# warm weather calling



## coyotebuster (Oct 8, 2007)

Went out last night and located coyotes at five different spots, went back to call them this morning and couldn't get anything to come to the calls. It got to about 40 degrees. The previous weekend we called in two coyotes and a fox when the temp was about -10. I know calling is usually better when its very cold but I was woundering if anyone has success in this warm weather. Thanks


----------



## Jmnhunter (Feb 9, 2009)

Bump: same question here, we were out all over this past weekend, only called 1 in on Friday; rest of the weekend was a bust; too sunny?


----------



## barebackjack (Sep 5, 2006)

Not to sound like a jerk, but, give it up. Save your gas money for something else. Calling "season" is over. The coyotes arent worth much if anything at this time of year.

Re-group for next season.


----------



## Jmnhunter (Feb 9, 2009)

thats like saying to quit bowfishing after the spawn! I need something to do and being able to hunt in the spring is just frosting on the cake! :beer:


----------



## xdeano (Jan 14, 2005)

I'll agree with BBJ.

The one big reason why you can't get anything to come in might be because all the ditches are thawing out and the dead deer are starting to pop up like mushrooms. They aren't hungry! They're done breeding. You can figure out the rest.  But you're better off honing your shooting skills for the fall.

xdeano


----------



## Fallguy (Jan 23, 2004)

Or you can start getting ready for panfishing season! Or plinking season! Or camping season! Or Catfishing season! Or.... :lol:


----------



## rs94 (Mar 12, 2009)

- _EXTRACTED MATERIAL_
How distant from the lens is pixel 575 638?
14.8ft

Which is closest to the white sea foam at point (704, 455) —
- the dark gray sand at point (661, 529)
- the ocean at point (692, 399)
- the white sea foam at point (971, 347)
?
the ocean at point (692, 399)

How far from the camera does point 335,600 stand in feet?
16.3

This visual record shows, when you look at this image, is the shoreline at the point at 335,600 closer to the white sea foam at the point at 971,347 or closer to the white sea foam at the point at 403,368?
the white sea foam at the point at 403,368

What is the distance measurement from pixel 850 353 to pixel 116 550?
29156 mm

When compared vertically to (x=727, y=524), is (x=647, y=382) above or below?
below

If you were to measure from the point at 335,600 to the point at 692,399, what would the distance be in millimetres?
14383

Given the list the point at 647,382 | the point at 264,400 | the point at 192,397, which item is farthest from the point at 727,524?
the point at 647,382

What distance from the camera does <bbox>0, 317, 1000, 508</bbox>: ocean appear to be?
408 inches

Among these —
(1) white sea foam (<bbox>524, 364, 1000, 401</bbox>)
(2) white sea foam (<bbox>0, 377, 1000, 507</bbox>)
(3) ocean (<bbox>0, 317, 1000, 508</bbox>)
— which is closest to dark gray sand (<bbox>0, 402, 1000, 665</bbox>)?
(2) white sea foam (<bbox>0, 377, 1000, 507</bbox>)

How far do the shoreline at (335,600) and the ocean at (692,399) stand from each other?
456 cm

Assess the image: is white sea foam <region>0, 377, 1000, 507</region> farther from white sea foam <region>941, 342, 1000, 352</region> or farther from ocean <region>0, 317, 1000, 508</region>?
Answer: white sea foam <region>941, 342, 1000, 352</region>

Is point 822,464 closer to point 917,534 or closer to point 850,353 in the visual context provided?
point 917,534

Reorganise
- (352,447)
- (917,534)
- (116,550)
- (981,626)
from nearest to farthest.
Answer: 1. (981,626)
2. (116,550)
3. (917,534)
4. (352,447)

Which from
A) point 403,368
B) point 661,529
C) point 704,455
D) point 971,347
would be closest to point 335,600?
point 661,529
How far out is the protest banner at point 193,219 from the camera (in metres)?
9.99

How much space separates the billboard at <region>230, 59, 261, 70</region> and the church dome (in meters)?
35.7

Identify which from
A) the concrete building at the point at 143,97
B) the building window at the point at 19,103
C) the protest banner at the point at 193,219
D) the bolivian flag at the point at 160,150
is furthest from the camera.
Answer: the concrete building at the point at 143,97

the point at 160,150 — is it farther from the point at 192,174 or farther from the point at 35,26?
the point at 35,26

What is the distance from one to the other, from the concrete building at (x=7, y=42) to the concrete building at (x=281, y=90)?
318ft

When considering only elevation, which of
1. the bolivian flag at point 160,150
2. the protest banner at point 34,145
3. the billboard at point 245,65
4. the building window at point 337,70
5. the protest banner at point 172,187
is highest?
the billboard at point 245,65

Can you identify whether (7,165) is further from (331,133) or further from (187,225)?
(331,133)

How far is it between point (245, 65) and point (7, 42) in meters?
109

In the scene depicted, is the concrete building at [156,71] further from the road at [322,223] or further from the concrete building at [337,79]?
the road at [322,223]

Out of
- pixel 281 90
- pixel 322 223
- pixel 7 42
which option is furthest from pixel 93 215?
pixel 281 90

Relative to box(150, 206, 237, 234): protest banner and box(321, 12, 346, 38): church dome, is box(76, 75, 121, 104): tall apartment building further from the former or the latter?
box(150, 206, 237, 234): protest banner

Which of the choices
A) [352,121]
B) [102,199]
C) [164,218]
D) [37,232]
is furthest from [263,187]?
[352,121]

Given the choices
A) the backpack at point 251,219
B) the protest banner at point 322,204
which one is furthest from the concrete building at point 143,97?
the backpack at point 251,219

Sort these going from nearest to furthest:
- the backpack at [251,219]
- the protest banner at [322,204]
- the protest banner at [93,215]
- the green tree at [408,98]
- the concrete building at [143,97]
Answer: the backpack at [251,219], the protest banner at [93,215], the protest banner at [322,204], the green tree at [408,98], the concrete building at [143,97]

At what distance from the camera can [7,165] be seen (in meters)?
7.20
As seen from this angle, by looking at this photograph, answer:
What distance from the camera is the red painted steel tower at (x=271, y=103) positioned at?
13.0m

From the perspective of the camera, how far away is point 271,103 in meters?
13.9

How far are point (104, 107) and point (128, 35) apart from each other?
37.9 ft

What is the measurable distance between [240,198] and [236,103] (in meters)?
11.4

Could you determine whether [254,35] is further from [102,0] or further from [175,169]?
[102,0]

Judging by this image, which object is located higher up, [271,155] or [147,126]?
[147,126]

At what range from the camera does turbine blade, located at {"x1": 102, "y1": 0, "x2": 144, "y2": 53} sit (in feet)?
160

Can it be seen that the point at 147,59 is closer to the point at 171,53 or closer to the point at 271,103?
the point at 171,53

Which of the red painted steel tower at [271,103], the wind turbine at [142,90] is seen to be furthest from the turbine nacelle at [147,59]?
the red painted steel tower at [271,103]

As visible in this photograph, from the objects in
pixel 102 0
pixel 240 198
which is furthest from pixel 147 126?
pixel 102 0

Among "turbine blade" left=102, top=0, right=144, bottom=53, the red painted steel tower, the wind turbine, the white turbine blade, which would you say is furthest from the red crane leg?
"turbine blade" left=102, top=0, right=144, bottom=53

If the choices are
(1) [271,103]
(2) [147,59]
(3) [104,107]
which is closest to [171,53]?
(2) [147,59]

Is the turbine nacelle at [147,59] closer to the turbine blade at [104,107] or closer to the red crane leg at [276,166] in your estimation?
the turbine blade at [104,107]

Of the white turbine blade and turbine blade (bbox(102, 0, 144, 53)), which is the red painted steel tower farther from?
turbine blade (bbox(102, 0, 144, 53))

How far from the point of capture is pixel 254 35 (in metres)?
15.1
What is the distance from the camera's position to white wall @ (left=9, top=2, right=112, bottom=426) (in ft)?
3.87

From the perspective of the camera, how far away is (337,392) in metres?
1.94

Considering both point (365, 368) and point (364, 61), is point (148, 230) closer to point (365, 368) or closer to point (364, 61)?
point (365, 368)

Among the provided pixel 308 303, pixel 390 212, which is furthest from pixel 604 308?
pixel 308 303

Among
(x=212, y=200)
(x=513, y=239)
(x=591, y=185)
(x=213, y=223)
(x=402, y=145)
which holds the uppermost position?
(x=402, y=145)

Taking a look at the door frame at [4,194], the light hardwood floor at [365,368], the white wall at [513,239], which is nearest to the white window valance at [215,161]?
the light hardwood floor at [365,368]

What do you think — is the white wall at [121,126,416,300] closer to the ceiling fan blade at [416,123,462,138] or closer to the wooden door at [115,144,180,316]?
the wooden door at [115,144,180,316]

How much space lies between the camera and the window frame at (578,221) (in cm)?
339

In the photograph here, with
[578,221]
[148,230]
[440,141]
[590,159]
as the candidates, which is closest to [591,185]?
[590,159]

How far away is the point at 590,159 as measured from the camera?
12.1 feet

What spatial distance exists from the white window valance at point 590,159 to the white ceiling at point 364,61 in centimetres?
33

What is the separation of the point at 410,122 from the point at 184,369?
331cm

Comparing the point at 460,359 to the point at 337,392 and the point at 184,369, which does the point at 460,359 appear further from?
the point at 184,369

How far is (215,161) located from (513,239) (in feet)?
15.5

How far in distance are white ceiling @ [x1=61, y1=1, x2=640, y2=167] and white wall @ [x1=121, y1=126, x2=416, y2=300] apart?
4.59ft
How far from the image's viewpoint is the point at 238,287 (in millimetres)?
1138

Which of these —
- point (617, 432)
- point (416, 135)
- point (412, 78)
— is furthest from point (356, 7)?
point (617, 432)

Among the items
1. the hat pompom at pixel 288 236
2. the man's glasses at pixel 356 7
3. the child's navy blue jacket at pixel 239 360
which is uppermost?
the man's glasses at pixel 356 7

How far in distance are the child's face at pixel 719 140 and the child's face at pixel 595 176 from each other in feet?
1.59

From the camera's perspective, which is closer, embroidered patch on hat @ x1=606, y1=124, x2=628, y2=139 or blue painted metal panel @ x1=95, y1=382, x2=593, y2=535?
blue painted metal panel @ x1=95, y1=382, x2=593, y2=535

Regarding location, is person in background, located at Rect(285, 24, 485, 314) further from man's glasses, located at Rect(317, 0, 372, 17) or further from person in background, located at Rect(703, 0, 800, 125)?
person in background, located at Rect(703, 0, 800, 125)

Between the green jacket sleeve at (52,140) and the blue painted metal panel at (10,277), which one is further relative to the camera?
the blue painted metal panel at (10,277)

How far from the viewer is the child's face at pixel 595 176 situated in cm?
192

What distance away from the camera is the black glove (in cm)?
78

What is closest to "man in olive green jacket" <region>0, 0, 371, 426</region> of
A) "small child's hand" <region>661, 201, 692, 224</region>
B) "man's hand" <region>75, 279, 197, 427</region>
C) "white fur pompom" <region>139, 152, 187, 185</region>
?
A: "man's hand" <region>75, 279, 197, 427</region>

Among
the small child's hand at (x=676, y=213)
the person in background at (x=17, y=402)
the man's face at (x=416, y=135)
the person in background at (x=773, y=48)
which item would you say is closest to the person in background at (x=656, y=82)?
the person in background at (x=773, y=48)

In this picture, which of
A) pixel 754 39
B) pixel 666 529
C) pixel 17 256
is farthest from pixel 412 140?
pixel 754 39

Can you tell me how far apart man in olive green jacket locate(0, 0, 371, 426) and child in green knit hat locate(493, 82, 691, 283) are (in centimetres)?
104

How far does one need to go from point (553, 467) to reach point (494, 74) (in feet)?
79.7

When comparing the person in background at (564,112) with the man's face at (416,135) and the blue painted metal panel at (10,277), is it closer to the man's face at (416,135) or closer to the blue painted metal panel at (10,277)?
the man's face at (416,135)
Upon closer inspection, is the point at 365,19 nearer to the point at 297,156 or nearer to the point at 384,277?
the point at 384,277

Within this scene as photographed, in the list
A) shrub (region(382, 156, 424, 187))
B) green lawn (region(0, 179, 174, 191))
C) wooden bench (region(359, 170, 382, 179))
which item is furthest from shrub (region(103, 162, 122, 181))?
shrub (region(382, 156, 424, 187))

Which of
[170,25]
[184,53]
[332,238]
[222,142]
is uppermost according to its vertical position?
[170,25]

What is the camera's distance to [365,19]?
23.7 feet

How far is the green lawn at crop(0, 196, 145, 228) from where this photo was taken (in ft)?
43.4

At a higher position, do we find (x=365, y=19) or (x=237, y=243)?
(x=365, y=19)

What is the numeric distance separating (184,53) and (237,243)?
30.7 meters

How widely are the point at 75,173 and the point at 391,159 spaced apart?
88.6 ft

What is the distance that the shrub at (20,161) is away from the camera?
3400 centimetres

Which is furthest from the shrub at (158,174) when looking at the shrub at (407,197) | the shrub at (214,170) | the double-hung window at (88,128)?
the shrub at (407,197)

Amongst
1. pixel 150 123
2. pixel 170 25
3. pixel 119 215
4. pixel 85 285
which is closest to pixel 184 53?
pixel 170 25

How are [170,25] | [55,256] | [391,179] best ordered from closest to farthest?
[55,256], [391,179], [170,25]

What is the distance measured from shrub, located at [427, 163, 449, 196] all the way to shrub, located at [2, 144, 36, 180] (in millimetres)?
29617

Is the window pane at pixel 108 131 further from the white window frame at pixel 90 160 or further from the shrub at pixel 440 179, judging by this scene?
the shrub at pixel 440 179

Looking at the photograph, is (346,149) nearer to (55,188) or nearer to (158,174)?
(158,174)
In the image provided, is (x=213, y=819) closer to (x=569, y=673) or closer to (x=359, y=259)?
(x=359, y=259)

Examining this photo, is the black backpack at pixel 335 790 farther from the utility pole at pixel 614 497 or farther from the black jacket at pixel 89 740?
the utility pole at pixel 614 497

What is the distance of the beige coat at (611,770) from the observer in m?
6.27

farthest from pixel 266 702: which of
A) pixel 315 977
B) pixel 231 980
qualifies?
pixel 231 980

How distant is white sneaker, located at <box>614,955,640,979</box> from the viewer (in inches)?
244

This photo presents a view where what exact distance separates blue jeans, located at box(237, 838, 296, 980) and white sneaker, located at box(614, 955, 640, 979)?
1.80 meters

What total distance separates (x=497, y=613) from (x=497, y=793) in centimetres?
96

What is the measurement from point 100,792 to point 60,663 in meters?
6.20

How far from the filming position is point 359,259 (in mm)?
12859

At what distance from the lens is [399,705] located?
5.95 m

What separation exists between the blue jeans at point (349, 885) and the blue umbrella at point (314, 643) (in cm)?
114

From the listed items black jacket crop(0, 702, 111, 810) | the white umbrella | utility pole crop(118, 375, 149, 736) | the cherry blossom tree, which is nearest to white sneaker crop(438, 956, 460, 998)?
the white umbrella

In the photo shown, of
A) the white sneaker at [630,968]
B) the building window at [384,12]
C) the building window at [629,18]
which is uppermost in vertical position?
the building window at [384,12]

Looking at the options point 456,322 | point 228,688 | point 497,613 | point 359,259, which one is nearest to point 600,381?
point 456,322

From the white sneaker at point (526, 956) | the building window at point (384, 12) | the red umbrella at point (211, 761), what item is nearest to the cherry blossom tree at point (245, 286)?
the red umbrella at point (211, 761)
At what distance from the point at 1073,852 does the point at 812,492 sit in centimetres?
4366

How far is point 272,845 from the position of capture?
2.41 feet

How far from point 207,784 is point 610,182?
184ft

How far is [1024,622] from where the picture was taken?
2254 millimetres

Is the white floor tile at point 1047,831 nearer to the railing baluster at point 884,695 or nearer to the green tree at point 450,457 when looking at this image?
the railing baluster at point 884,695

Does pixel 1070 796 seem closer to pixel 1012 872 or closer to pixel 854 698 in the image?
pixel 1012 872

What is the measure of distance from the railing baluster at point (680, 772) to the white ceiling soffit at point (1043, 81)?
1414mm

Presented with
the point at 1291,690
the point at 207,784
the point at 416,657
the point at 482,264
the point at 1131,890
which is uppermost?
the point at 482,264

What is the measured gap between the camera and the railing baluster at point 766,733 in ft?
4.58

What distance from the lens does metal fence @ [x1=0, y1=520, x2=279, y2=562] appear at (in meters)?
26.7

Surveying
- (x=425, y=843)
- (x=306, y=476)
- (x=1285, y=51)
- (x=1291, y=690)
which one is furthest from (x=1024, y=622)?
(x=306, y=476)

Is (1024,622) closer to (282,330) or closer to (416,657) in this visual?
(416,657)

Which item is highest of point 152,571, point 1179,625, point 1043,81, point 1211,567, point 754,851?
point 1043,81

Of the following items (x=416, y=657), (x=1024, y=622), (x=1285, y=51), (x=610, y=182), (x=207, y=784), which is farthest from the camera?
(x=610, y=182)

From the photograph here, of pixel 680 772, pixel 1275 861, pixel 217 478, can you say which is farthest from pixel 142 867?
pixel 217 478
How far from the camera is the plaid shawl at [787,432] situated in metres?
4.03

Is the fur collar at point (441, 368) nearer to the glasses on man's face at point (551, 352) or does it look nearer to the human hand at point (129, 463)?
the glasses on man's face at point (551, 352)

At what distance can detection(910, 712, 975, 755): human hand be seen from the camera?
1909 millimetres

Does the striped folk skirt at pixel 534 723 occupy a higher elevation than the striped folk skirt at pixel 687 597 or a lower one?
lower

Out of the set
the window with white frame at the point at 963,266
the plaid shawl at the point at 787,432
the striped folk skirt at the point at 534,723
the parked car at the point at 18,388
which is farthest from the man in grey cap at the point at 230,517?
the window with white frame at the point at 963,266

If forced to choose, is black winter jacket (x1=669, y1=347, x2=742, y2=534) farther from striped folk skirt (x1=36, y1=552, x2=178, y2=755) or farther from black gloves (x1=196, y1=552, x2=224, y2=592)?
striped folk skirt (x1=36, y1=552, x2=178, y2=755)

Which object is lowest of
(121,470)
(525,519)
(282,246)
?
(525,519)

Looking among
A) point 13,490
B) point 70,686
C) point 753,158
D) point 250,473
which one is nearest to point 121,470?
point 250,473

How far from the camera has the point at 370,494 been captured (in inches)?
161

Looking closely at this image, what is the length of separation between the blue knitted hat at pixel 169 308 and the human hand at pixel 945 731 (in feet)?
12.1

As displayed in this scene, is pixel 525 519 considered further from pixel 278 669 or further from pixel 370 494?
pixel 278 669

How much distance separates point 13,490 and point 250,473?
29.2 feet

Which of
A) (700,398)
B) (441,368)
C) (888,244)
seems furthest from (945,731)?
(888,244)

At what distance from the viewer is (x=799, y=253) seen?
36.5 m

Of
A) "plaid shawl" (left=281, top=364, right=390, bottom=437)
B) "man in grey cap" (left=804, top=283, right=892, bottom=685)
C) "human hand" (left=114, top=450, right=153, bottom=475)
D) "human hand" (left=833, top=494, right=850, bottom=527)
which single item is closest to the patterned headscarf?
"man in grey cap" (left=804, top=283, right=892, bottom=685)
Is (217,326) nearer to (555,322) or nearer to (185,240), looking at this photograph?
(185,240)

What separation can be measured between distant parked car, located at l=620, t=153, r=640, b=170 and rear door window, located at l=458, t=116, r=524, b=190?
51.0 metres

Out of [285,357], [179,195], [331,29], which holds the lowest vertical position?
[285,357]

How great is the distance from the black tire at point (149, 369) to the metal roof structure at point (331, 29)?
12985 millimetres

- _SHORT EXERCISE_
In the thread on warm-weather coyote calling, what was the temperature on the previous weekend when two coyotes and a fox were called in?

- _RESULT OF THE EXERCISE_
About -10 degrees.